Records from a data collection
★ ★ ★ ★

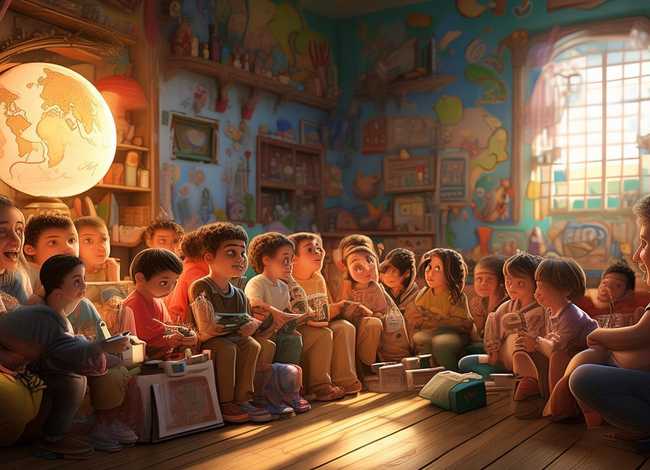 儿童故事广播电台频道、少儿广播电台节目故事稿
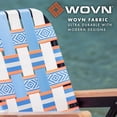 thumbnail image 5 of GoSports Outdoors WOVN Beach Backpack Chair - Premium Folding Camping Chair - 9 Styles Available - BAJA, 5 of 7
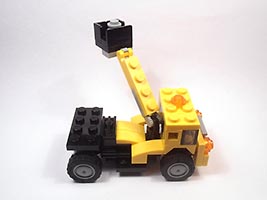 Набор LEGO Подъемный кран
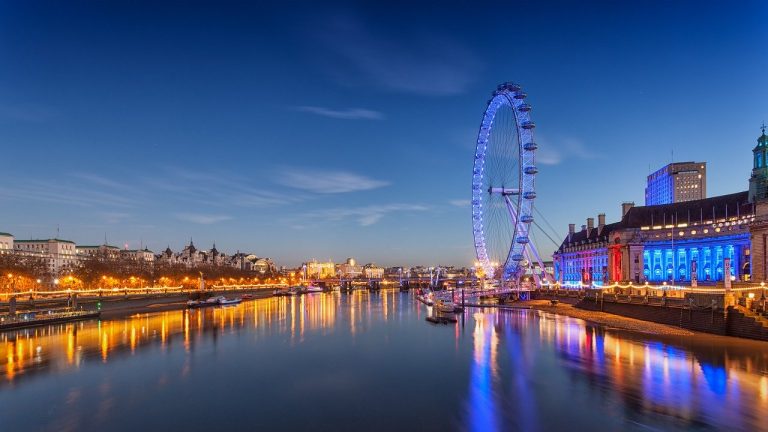 تعرف علي أشهر 8 أماكن سياحية في لندن لا تفوت زيارتها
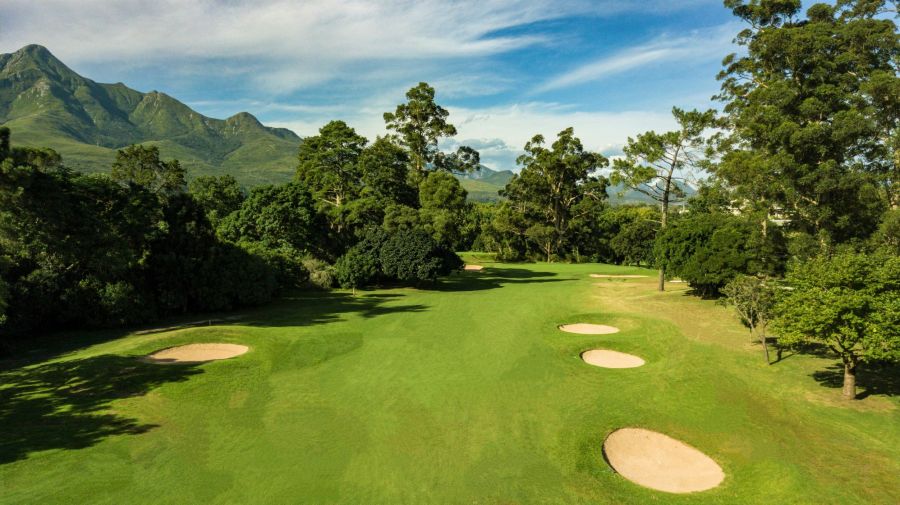 George Golf Club Activities in George Western Cape
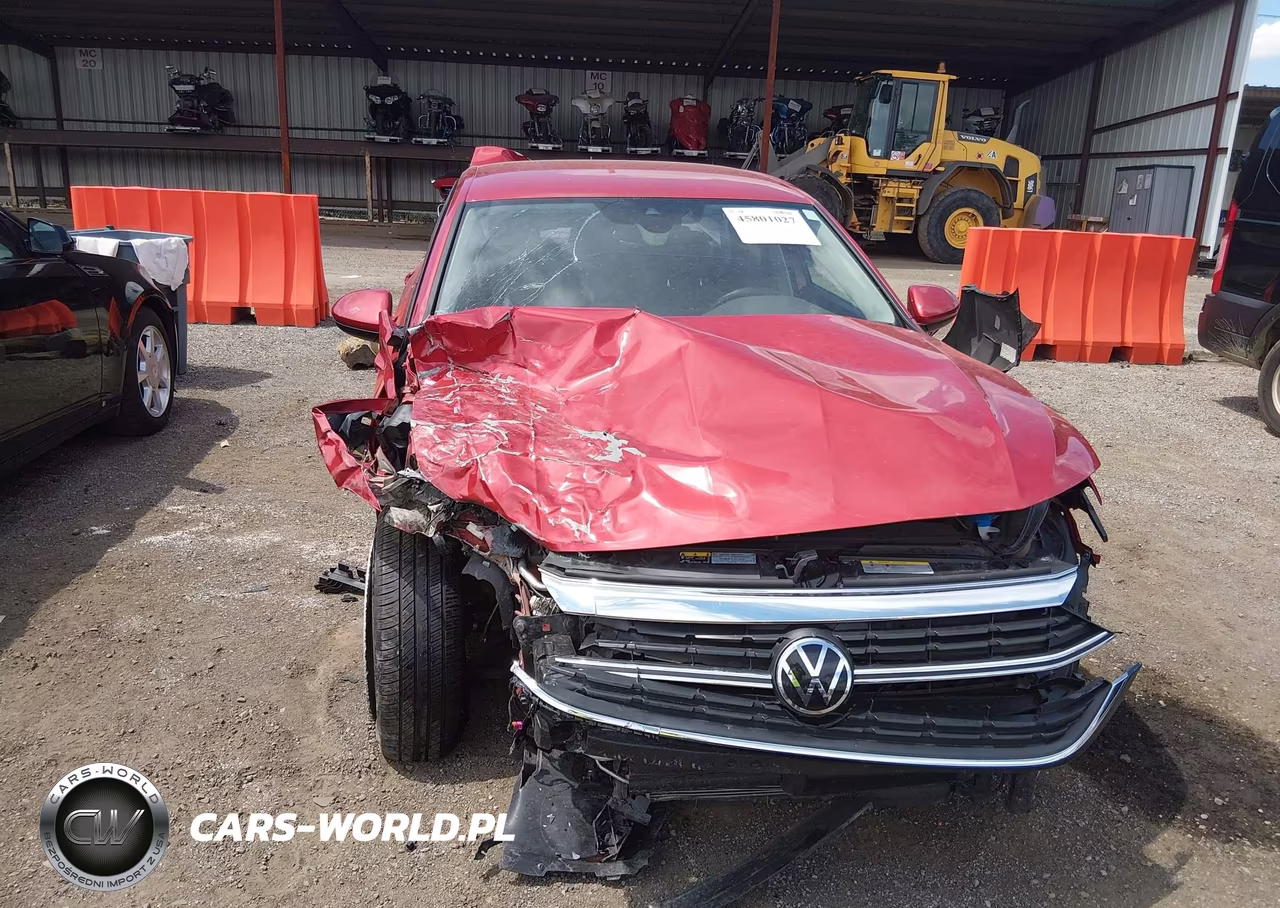 2024 Volkswagen Jetta 1.5T Se VIN:3VWEM7BUXRM056201 - 6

★ ★ ★ ★

TASK TO CARRY OUT:
Swap "Chair" for "Seat" everywhere it occurs in the data above, changing nothing else. Reproduce every line of the data without the pictures.

YOUR SOLUTION:
 儿童故事广播电台频道、少儿广播电台节目故事稿
 thumbnail image 5 of GoSports Outdoors WOVN Beach Backpack Seat - Premium Folding Camping Seat - 9 Styles Available - BAJA, 5 of 7
 Набор LEGO Подъемный кран
 تعرف علي أشهر 8 أماكن سياحية في لندن لا تفوت زيارتها
 George Golf Club Activities in George Western Cape
 2024 Volkswagen Jetta 1.5T Se VIN:3VWEM7BUXRM056201 - 6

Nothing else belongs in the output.